Total Energy Services Inc. Finalizes Notice of Variation To Confirm Waiver of Minimum Tender Condition and Respond to Various Savanna Assertions

CALGARY, ALBERTA–(Marketwired – March 13, 2017) –

Editors Note: There is a graph associated with this press release.

Total Energy Services Inc. (“Total Energy“) (TSX:TOT) announced today that it has finalized a notice of variation, dated March 13, 2017 (the “Notice of Variation“), in relation to its previously announced waiver of the 66 2/3% minimum tender condition (the “Minimum Tender Condition“) to its offer (the “Total Offer“) to purchase all of the issued and outstanding common shares (the “Savanna Common Shares“) of Savanna Energy Services Corp. (“Savanna“). The Total Offer remains subject to the statutory minimum condition, which requires that more than 50% of the outstanding Savanna Common Shares (excluding Savanna Common Shares held by Total Energy and certain related persons) be tendered to the Total Offer and not withdrawn. The waiver of the Minimum Tender Condition does not affect the consideration offered by Total Energy for Savanna Common Shares or the expiry time of the Total Offer. Total Energy expects that the Notice of Variation will be filed with applicable securities regulatory authorities and mailed to registered Savanna securityholders today. Assuming all other conditions of the Total Offer are satisfied as of the expiry of the initial deposit period, on March 24, 2017, Total Energy expects to take-up and pay for all Savanna Common Shares deposited (and not withdrawn) under the Total Offer at that time and to extend the Total Offer in accordance with applicable Canadian securities laws.

* [Work to do]
Please write out everything in the Total Energy announcement from "Total Energy Services Inc. Finalizes" down to "this press release.", replacing "press release" with "news release".

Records
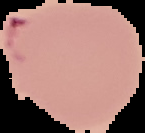 Segmented cell region on a black background. From a thin blood smear. Image is 145×133 pixels. Malaria status: parasitized.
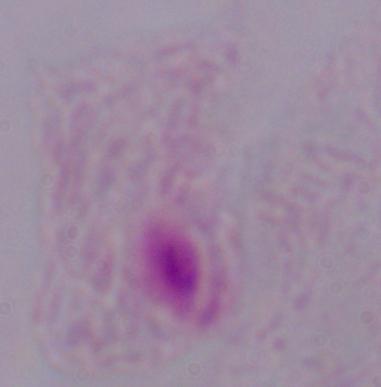

magnification = 1000x
identification = trichomonad
modality = micrograph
Assess this cell for malaria.
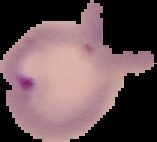
It is parasitized.

Summary:
  - Image size: 157×142 pixels
  - Preparation: thin blood smear
  - Image type: segmented cell region with the area outside set to black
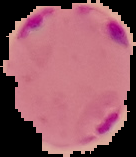 The area outside the segmented cell region is set to black. Result: Plasmodium parasites detected. Image is 136×157 pixels. From a thin blood film.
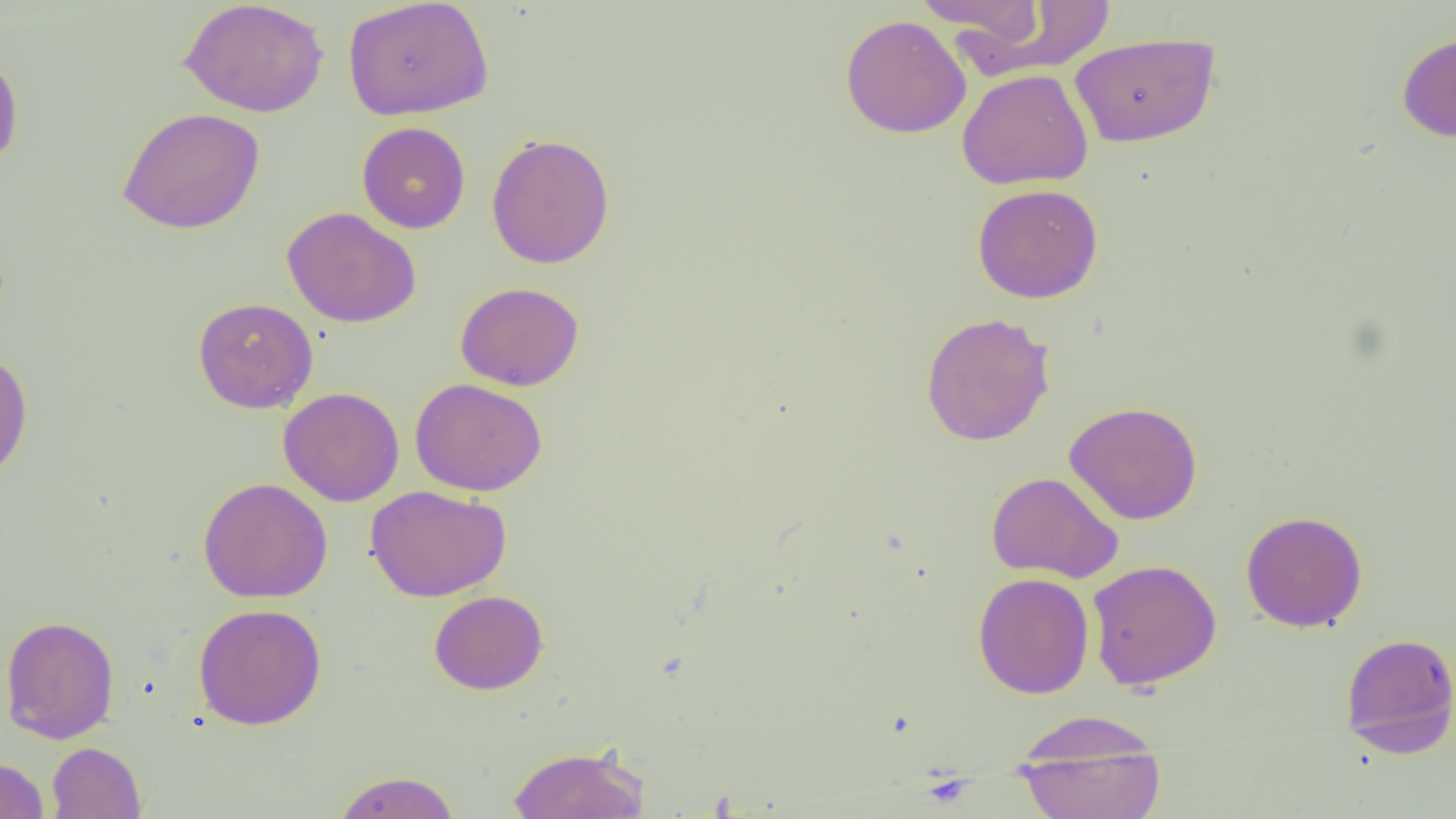

{
  "slide_level_diagnosis": "negative for blood parasites",
  "uninfected_red_blood_cell_locations": "approximate bounding boxes as [x1, y1, x2, y2] in pixels: [179, 0, 329, 118], [342, 0, 494, 121], [912, 1, 1045, 39], [964, 1, 1117, 77], [840, 14, 971, 139], [1069, 32, 1220, 147], [1396, 32, 1456, 143], [0, 50, 24, 171], [956, 68, 1094, 190], [116, 107, 265, 234], [357, 121, 471, 234], [486, 133, 615, 269], [971, 183, 1104, 304], [282, 206, 421, 328], [455, 282, 584, 391], [192, 297, 318, 413], [919, 312, 1055, 446], [0, 350, 34, 485], [409, 377, 547, 496], [278, 387, 405, 507], [1064, 401, 1203, 525], [985, 471, 1123, 584], [197, 477, 333, 603], [365, 485, 511, 602], [1240, 511, 1368, 633], [1086, 559, 1222, 690], [973, 572, 1094, 699], [429, 590, 548, 695], [193, 603, 327, 730], [1, 614, 120, 744], [1340, 631, 1456, 758], [1011, 710, 1163, 777], [1014, 734, 1165, 819], [47, 742, 146, 819], [506, 744, 650, 818], [0, 757, 48, 819], [332, 770, 462, 818]",
  "preparation": "thin blood smear",
  "modality": "optical microscopy",
  "image_size": "1456×819 pixels",
  "field_of_view": "single",
  "magnification": "1000x"
}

* [Response below]
Total Energy Services Inc. Finalizes Notice of Variation To Confirm Waiver of Minimum Tender Condition and Respond to Various Savanna Assertions

CALGARY, ALBERTA–(Marketwired – March 13, 2017) –

Editors Note: There is a graph associated with this news release.